Log in

View Full Version : [C^3] Predicting Offseason Performance


Rachel Lim
20-09-2016, 00:14
Predicting Offseason Performance

The first regionals are still 163 days away, but Chezy Champs is coming up this weekend, marking the first of California's offseasons. Offseasons provide the opportunity for a large amount of prescouting, since each team has an entire season's worth of data behind them. However, the question arises: how good is competition season data in terms of predicting offseason performance?

To illustrate the trend, I graphed competition season OPRs against Chezy Champ OPRs from 2014 and 2015. The data includes all teams, including non-CA teams. OPR data includes division data in all calculations, but it does not include Einstein.

Without further delay, here are the graphs:

2014: max vs CC, avg vs CC
http://i.imgur.com/rRjHSlV.png

2014: min vs CC, last vs CC
http://i.imgur.com/2HlsbME.png

2015: max vs CC, avg vs CC
http://i.imgur.com/wxiSiss.png

2015: min vs CC, last vs CC
http://i.imgur.com/gGh5ggi.png


The trends are interesting: 2014 teams almost always underperformed their season expectations, while in 2015 it was clearly split between teams who qualified for champs and those who didn't. In both years teams tended to go over their min OPR but under their max. Average and last OPRs were fairly decent indicators, especially in 2015 for teams that qualified for champs. In general, teams that qualified for champs seemed to have offseason performances in-line with season ones, while those who didn't tended to score under expectations.


A quick explanation on my naming:
- All calculations include regionals, district events, DCMPs, and division data
- Max, min, avg, and last OPRs are the highest/lowest/average/last event OPRs from that team for all events (excluding Einstein)
- cmp includes only data from teams that attended champs
- no_cmp includes only data from teams that didn't attend champs

It is also probably worth saying that the trendlines can be misleading, especially for fewer / more heavily grouped data points (e.g. 2015 no_cmp data). For those data sets--and perhaps even everything else, counting the number of teams above the 1:1 line (i.e. the teams that outperformed their season data) vs those below it might be more accurate.

The variation in teams that attended champs surprised me, so I colored them by qualification type.

However, I hit my image limit here, so I've included them in the post below.

The categories used are as listed below:
- Captain/1st pick: team won (or received a wildcard as the finalist alliance) as the captain/1st pick of the alliance. DCMP winners were also put here even though they also qualified via points
- 2nd pick: same as above, but with 2nd picks
- Awards: EI, RCA, RAS
- Waitlist: qualified via the waitlist (or I didn't figure out how else they qualified)
- Teams that qualified via multiple means were colored according to the method highest in this list. Pre-qualified teams were not colored differently since they all qualified again through one of these methods.


Raw data: 21053

Rachel Lim
20-09-2016, 00:16
Here are the graphs I wasn't able to fit into the previous post:

http://i.imgur.com/JQTOGpD.png

http://i.imgur.com/Z5QEhHH.png

SoftwareBug2.0
20-09-2016, 02:10
Have you considered statistical tests for goodness of fit? They would allow you to compare the results in an objective way.

Francis-134
20-09-2016, 11:43
This is very interesting! Do you think the rule changes in 2015 caused the increase in scores compared to on-season performances? Or perhaps the rule changes benefited the better teams / teams that could handle cans the best more than the average.

* **EXERCISE OBJECTIVE**
According to the forum thread on predicting offseason performance, how many days away were the first regionals? The material after this plays no part here.

* **STORED DATA**
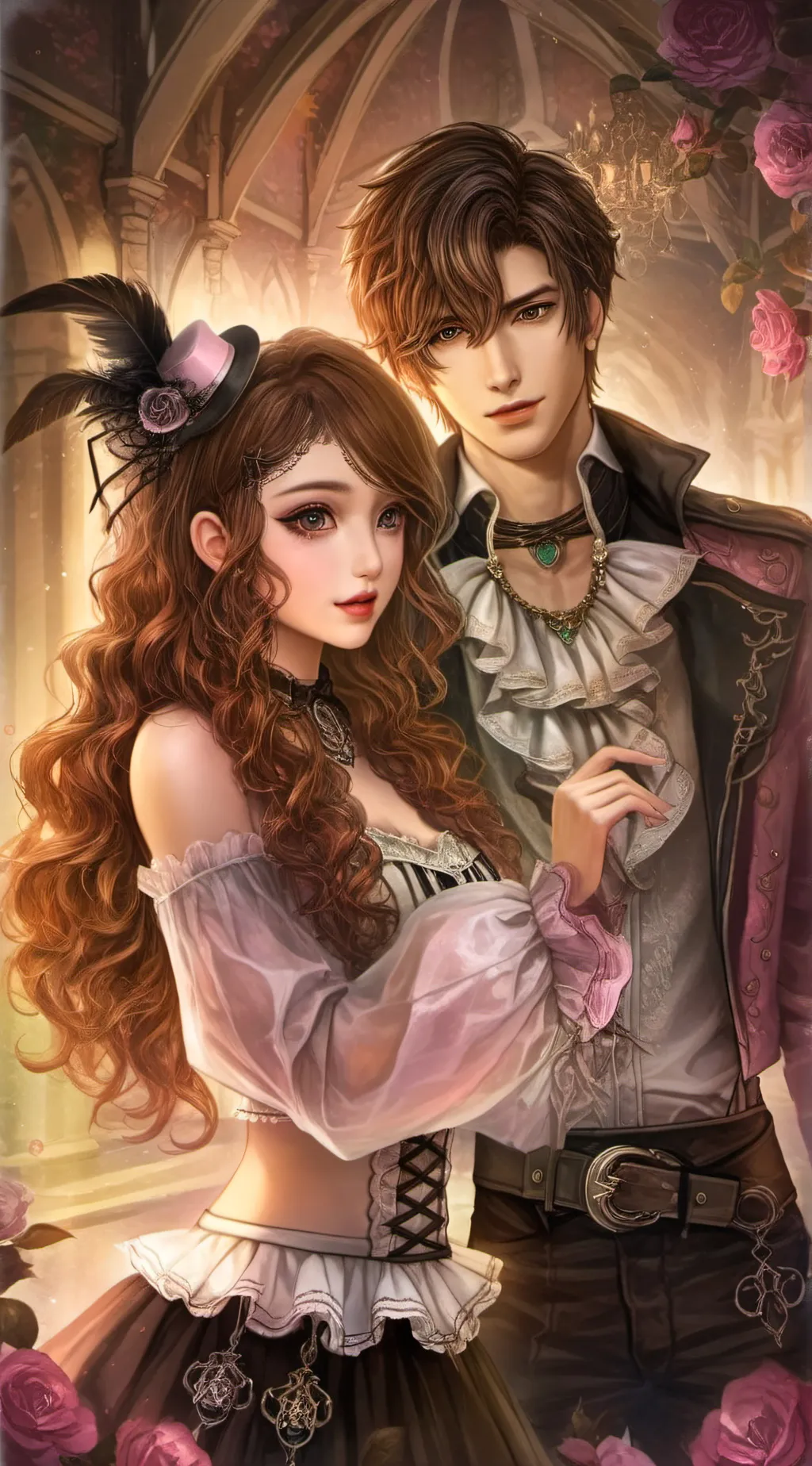 ai character: Jennie-Noah background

* **YOUR RESPONSE**
163 days.